Contact:
Anneliese Dickman,
WAVE Educational Fund
414-351-9283

July 24, 2018—The Wisconsin Anti-Violence Effort Educational Fund welcomes Secretary of Education Betsy DeVos to Wisconsin for her visit to the Adams-Friendship school district today for the purpose of discussing school safety.

As the chair of the federal school safety commission, Secretary DeVos has limited most of the testimony presented to the commission thus far to the issue of the mental health needs of students—an urgent topic that is worthy of both discussion and an investment of resources. However, to focus only on student mental health needs, in the context of school safety, gives short shrift to both issues.

Decades of research have shown that people—including children—in need of mental health care are far more likely to be the victims of violence than the perpetrators. Meeting these students’ needs is imperative to ensure they can continue to grow and learn—and requires no other justification. But providing mental health supports, while necessary, is not sufficient to prevent school violence.

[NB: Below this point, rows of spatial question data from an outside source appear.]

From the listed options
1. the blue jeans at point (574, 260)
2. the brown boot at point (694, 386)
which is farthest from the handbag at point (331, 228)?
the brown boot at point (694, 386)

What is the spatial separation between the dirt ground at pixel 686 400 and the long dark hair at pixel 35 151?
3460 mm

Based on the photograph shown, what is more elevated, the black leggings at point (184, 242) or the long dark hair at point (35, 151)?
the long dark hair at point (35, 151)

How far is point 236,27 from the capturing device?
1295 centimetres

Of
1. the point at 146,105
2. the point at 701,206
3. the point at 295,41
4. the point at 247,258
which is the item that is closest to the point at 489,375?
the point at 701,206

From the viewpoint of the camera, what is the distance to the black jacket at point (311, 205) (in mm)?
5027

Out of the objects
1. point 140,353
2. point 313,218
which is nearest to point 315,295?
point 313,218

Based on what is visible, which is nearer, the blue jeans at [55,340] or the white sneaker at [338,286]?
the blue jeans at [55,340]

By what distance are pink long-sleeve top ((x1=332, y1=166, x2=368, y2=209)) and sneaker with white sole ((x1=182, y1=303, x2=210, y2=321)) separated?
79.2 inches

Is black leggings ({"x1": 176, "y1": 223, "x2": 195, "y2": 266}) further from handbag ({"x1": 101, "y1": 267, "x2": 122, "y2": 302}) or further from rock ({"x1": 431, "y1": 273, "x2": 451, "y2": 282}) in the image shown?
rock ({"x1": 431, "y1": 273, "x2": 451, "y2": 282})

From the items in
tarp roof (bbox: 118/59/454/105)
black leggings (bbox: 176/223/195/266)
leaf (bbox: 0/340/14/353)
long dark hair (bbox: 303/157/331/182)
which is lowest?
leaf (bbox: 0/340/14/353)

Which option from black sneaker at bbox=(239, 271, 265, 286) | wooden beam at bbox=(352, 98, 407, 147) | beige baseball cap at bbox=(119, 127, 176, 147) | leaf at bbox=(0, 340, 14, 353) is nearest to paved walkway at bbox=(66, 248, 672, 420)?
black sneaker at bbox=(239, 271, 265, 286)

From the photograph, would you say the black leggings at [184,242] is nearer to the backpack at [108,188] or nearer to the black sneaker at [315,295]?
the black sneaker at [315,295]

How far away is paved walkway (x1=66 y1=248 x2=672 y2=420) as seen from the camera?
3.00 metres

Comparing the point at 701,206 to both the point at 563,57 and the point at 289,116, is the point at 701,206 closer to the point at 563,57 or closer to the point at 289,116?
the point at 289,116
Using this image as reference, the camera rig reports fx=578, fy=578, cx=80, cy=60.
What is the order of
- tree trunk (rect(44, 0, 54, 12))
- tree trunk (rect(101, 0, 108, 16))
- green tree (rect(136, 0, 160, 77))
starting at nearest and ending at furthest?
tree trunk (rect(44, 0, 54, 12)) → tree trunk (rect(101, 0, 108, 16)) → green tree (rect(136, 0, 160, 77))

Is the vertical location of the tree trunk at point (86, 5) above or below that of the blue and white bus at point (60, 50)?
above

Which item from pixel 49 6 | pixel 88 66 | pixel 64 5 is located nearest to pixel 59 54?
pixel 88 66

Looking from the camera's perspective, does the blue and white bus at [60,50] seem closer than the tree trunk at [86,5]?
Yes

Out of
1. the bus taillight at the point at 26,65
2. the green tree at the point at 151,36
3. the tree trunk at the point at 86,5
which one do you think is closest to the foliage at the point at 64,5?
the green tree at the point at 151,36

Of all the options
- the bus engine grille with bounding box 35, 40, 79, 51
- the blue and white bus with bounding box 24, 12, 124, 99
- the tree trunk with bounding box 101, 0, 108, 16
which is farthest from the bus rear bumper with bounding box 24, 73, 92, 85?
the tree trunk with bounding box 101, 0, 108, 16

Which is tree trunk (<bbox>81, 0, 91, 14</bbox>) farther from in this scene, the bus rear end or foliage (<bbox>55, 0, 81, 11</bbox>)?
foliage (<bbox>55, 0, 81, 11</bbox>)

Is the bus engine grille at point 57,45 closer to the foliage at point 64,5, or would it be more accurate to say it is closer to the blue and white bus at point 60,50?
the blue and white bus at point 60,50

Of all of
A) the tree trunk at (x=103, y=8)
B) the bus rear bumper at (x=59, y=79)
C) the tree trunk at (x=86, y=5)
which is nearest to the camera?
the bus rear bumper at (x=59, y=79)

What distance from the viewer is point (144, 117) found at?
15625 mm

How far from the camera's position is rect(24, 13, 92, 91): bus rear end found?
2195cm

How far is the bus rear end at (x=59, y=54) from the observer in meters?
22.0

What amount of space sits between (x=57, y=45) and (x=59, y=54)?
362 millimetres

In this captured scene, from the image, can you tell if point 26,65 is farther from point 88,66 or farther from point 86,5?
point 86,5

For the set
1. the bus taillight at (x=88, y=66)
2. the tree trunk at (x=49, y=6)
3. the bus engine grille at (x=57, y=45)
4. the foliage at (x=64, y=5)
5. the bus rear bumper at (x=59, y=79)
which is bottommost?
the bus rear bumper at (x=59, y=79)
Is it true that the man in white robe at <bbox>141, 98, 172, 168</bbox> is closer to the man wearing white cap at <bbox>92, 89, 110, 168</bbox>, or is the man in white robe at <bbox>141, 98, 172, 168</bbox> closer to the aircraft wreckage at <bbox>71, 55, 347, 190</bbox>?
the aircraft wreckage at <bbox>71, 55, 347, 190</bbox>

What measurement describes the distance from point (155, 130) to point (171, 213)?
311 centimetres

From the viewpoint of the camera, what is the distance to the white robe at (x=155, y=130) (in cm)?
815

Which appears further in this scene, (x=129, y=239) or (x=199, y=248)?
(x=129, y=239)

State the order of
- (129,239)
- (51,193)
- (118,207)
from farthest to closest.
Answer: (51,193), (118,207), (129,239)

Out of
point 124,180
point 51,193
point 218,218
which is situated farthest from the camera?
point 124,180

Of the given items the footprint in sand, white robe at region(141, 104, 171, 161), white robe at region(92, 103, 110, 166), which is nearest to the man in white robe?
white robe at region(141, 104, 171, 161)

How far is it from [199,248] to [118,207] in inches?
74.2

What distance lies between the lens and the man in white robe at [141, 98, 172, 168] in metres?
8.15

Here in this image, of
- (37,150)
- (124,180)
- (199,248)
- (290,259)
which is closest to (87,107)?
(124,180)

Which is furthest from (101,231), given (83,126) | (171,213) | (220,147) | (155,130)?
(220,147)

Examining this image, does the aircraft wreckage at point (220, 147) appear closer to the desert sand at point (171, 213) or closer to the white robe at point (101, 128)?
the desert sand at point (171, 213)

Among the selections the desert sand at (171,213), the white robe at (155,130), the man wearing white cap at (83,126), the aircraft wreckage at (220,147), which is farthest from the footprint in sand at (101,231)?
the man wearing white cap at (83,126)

Preventing violence requires a holistic approach including advocacy for stronger gun policies, because easy access to firearms exacerbates all other factors that contribute to school violence. Easy access to guns ensures that impulsive, angry, or desperate decisions are much more deadly than they would be otherwise. Stronger state policies, such as requiring background checks on all gun sales, banning assault weapons, requiring secure gun storage, and allowing for the removal of firearms from gun owners who have made credible threats of violence, would better protect students from deadly violence than our state’s current, lax policies.

Educators, administrators, and school board directors know this. That is why dozens of school boards have passed resolutions in the past two years decrying a bill that would have repealed the background check and permit requirements for carrying concealed weapons and calling on the state legislature to maintain prohibitions on firearm possession on school grounds. At the bill’s public hearing, over 400 people—most of them parents and many of them educators—turned out to testify against the notion that students would be safer in the presence of unregulated firearms, and the bill was defeated.

Secretary DeVos surely understands that students, parents, educators, and local elected officials are the stakeholders when it comes to school safety. We hope her visit affords her the opportunity to listen to and learn from these stakeholders in Wisconsin. We know their message to her is clear: meet students’ mental health care needs, but keep them safe by enacting stronger gun laws.